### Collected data
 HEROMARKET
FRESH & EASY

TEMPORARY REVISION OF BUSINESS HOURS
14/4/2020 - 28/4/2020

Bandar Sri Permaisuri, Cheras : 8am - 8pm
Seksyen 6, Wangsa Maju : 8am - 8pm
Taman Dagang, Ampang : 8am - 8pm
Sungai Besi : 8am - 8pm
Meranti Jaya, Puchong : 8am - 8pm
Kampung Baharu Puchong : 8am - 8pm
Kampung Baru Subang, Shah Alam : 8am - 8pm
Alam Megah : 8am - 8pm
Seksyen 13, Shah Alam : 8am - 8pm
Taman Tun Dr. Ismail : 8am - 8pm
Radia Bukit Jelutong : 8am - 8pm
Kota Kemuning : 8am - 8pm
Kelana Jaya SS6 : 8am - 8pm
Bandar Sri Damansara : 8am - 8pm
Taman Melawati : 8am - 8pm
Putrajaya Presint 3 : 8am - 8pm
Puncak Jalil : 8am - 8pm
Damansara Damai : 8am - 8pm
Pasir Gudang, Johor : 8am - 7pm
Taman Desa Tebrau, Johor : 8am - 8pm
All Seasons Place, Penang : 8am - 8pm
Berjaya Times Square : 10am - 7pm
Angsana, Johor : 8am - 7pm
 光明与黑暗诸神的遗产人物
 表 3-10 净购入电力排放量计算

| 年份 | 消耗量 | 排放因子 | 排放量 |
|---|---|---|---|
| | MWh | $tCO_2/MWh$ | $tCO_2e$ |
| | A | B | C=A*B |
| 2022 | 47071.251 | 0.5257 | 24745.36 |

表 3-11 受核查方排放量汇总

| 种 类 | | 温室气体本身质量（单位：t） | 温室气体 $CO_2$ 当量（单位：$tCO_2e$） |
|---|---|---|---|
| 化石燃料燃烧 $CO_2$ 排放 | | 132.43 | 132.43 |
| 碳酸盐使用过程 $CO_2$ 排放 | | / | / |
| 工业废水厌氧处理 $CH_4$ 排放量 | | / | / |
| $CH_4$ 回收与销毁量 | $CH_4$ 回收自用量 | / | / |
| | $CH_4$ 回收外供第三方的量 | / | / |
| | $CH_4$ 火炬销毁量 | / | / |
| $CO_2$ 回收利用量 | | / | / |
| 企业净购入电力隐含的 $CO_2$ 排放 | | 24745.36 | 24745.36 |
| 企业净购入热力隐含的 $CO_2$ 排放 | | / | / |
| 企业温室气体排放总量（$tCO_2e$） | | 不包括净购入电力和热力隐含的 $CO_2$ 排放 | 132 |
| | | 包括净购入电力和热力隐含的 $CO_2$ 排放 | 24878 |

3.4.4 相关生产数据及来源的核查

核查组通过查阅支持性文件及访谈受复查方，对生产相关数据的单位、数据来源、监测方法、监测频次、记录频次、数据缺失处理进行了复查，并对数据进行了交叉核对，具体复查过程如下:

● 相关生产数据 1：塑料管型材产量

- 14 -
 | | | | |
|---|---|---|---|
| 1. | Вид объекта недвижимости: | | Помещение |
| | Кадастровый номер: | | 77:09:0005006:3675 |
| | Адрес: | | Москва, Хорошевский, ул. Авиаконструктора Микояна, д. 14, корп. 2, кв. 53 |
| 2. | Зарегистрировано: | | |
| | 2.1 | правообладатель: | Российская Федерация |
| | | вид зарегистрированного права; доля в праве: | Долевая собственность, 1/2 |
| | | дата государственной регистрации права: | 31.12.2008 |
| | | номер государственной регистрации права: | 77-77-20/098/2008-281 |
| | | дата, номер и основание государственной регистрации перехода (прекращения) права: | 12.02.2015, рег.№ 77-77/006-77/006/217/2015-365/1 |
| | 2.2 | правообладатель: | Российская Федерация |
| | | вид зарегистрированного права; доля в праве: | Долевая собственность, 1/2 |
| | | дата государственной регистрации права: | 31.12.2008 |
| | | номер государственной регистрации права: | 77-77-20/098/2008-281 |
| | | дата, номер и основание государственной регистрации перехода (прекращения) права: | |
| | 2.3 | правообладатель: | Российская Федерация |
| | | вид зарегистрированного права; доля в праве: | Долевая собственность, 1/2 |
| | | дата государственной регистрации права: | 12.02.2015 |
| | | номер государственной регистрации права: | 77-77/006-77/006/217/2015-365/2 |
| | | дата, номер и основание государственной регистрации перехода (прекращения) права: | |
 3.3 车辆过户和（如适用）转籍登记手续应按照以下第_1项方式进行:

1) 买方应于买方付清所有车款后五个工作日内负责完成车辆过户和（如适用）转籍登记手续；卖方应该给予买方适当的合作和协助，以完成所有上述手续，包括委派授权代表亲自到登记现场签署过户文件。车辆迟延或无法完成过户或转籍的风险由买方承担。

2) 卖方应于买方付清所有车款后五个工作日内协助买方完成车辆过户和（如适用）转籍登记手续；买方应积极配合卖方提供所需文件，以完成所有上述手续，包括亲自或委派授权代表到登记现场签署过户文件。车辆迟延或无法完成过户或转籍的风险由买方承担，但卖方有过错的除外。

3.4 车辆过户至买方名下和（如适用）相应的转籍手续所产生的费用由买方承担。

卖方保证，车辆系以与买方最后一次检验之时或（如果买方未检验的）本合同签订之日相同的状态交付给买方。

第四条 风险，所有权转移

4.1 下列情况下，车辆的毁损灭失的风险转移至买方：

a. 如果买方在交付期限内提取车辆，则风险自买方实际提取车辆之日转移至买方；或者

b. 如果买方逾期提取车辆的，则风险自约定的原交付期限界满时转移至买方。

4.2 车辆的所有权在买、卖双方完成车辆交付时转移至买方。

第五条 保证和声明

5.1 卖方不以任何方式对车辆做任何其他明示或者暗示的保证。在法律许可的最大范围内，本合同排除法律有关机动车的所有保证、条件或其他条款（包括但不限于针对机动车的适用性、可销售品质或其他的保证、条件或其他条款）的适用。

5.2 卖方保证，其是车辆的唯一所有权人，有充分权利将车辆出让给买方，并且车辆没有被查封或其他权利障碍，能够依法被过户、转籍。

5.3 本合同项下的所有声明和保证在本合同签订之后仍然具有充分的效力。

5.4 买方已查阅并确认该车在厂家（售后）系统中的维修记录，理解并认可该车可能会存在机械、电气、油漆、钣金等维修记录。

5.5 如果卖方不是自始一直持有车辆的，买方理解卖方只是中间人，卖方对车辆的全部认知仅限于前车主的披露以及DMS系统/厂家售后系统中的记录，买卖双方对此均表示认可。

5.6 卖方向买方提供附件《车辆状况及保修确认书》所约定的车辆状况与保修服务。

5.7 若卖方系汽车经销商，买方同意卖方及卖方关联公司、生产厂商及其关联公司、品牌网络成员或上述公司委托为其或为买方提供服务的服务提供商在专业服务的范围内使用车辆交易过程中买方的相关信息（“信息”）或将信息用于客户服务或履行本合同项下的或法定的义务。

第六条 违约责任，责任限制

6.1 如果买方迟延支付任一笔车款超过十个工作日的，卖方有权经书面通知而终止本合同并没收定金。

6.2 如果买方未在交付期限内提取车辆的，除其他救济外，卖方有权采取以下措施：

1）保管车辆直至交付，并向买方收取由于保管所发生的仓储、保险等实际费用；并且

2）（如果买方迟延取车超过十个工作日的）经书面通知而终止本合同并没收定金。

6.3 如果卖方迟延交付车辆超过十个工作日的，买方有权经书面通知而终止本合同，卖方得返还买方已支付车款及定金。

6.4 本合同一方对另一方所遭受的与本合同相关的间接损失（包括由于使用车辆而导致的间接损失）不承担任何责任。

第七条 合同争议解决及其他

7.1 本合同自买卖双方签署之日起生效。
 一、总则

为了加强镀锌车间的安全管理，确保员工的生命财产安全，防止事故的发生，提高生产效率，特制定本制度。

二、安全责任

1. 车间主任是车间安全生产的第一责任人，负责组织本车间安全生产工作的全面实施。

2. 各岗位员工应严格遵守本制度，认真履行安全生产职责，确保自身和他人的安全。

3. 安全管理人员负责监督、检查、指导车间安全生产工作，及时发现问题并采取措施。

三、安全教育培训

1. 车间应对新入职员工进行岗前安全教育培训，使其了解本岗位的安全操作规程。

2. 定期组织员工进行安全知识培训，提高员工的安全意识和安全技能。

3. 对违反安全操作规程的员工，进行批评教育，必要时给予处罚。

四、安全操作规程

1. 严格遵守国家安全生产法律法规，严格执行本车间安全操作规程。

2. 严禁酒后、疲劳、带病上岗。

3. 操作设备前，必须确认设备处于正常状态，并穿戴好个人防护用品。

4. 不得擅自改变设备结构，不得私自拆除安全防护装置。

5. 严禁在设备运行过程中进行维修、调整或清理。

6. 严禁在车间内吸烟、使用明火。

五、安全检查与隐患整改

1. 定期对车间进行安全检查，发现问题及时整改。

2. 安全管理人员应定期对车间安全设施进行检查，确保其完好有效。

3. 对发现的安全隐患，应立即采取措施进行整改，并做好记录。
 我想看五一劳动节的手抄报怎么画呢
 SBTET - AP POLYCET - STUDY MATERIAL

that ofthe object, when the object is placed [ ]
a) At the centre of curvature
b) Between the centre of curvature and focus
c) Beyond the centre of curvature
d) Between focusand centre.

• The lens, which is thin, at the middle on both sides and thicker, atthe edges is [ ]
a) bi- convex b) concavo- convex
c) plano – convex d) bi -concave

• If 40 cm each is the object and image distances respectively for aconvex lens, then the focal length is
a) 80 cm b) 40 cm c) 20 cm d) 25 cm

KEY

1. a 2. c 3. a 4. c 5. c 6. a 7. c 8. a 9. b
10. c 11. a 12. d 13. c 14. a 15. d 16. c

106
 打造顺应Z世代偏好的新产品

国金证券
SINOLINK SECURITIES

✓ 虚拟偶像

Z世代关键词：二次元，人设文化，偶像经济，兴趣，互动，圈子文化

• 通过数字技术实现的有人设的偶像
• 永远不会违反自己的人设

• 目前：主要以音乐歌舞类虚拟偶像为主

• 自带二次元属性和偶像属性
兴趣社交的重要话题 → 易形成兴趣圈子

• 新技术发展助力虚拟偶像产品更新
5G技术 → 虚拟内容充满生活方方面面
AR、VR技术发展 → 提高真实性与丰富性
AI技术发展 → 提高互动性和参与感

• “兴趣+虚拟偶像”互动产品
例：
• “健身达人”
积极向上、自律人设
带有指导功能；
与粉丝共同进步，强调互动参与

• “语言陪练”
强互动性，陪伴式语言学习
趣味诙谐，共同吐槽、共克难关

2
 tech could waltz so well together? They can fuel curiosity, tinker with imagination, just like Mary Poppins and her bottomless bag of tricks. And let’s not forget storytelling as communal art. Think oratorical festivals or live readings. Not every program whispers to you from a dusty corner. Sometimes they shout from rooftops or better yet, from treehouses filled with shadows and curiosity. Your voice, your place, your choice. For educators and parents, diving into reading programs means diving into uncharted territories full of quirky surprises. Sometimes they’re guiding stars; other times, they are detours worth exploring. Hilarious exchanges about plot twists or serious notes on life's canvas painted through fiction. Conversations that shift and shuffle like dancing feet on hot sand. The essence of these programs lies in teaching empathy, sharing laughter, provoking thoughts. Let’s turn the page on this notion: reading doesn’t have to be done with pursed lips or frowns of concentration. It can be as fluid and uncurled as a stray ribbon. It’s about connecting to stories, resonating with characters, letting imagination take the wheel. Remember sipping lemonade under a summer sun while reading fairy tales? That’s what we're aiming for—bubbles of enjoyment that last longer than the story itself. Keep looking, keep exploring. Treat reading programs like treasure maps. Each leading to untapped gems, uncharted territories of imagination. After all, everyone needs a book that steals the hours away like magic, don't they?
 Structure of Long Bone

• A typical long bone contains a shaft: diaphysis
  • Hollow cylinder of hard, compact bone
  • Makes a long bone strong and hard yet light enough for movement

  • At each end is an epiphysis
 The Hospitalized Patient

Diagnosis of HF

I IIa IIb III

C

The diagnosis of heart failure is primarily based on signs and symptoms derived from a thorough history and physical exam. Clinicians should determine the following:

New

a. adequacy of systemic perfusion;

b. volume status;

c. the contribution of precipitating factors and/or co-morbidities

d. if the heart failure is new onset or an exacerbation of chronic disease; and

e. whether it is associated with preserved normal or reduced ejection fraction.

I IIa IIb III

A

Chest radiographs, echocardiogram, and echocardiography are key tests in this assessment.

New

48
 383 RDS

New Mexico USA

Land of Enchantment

### Prompt
All lines in the preceding records that hold the word "failure" need to be copied.

### Solution to this task
The diagnosis of heart failure is primarily based on signs and symptoms derived from a thorough history and physical exam. Clinicians should determine the following:
d. if the heart failure is new onset or an exacerbation of chronic disease; and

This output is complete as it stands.